**Your tasks:**
1. Decide whether each statement agrees with the passage about dinosaurs as beasts of burden, answering yes or no and quoting the deciding words of the passage: (a) The passage says the "pillar-erect" arrangement evolved only once. (b) The passage states that Gondwana lasted until the early Jurassic period. (c) The passage names a particular dinosaur species that lived in deserts.
2. Pick up the passage about dinosaurs as beasts of burden at its last sentence and write what comes next.

**Passage to read:**
════════════════════

Gondwana existed until early Jurassic period.

We don't know if dinosaurs would be good to be domesticated, but for sure there were many that were suitable to work as beast of burden.

The hip sockets faced downwards and the knobs on the femurs were in line with the femur. This "pillar-erect" arrangement appears to have evolved independently in various archosaur lineages, for example it was common in Rauisuchia and also appeared in some aetosaurs.


This means that you probably had some animals with legs that really worked like horse or camel legs.

Of course these were (probably) a cold blooded animals (or at least, some of them was mostly cold blooded), but on the hot desert this doesn't really matter that much.

I can't find any specific example of desert species, but given that reptiles are reasonably common near modern deserts, and given that it's your world, your caravans could be pretty epic. Just beware, there already are many examples of such rides, so this may not be novel enough for your purpose. But still, it gets the job done.


I think you provided the answer in your question.

If there are no suitable beasts of burden to carry the stuff, you could spend decades or centuries engaging in animal husbandry to get one (which doesn't help in the meantime), use large trains of people to carry stuff (which is very sub-optimal, for reasons mentioned in lots of other answers), not transport the goods, or fall back on magic in some capacity.

════════════════════

**Data supplied:**
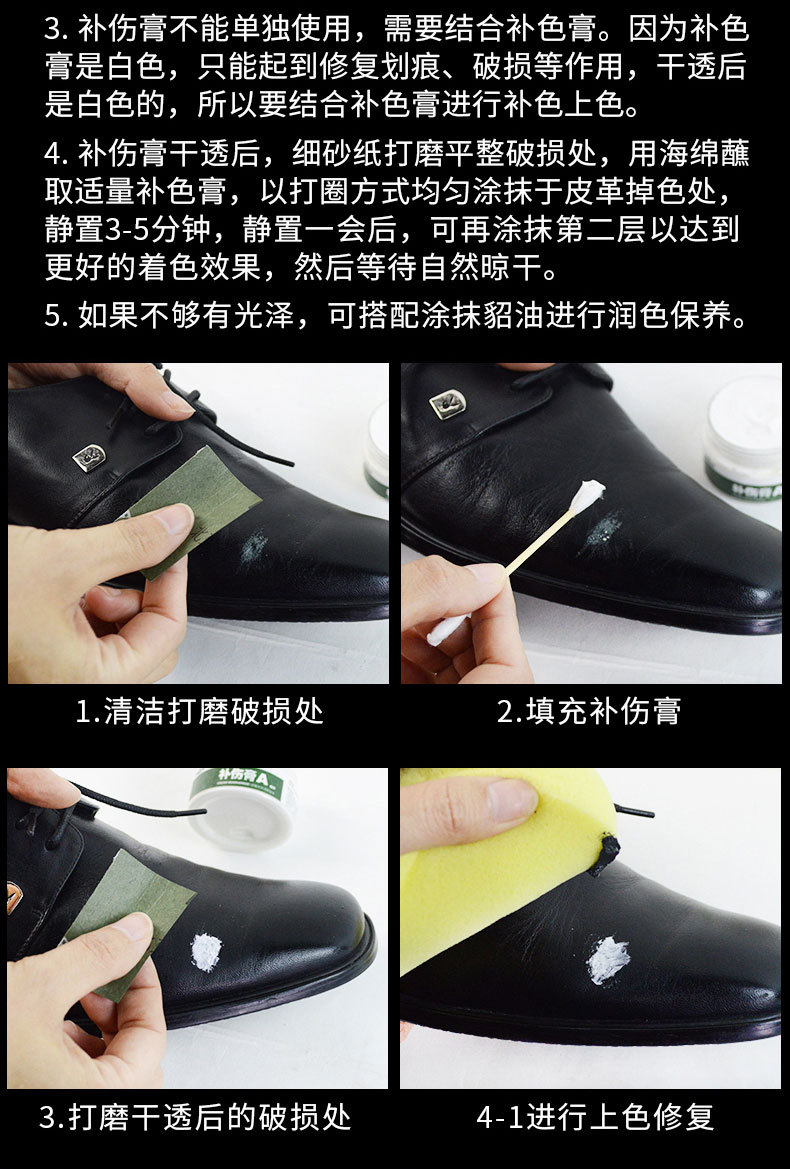 3. 补伤膏不能单独使用，需要结合补色膏。因为补色膏是白色，只能起到修复划痕、破损等作用，干透后是白色的，所以要结合补色膏进行补色上色。

4. 补伤膏干透后，细砂纸打磨平整破损处，用海绵蘸取适量补色膏，以打圈方式均匀涂抹于皮革掉色处，静置3-5分钟，静置一会后，可再涂抹第二层以达到更好的着色效果，然后等待自然晾干。

5. 如果不够有光泽，可搭配涂抹貂油进行润色保养。

补伤膏A

1.清洁打磨破损处

2.填充补伤膏

补伤膏A

3.打磨干透后的破损处

4-1进行上色修复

════════════════════

**Responses for each task:**
1.
(a) No: "appears to have evolved independently in various archosaur lineages"
(b) Yes: "Gondwana existed until early Jurassic period."
(c) No: "I can't find any specific example of desert species"

2.
As you say:

Magic does exist, but in a Conan sort of way. Magicians could summon a creature of darkness to move a treasure across a desert, but this is hardly an option available to the average merchant.

To which I'd ask, "why not"? If there are magicians available, and no other viable method of moving large quantities of heavy good across inhospitable terrain, that's all that's left, as far as options go. Magicians need gold (or money or whatever) to finance their studies into the dark arts/world domination plans/attempts at undead immortality/etc., and merchants need a way to transport their goods. Merchants pay magicians to provide magical beats of burden, magicians get the money they need. That's the whole foundation of commerce and free enterprise - people exchanging goods and services to their mutual benefit.

There's no reason that it shouldn't apply to the Magical Transportation as a Service industry in your world, and in fact, the lack of other good options strikes me as a fantastic business opportunity for magicians. Why stir up the locals into lynching you by summoning demons and such to enslave them when you can make a fortune providing transportation services for the merchant class instead? Seems easier, safer and more profitable to me, at least.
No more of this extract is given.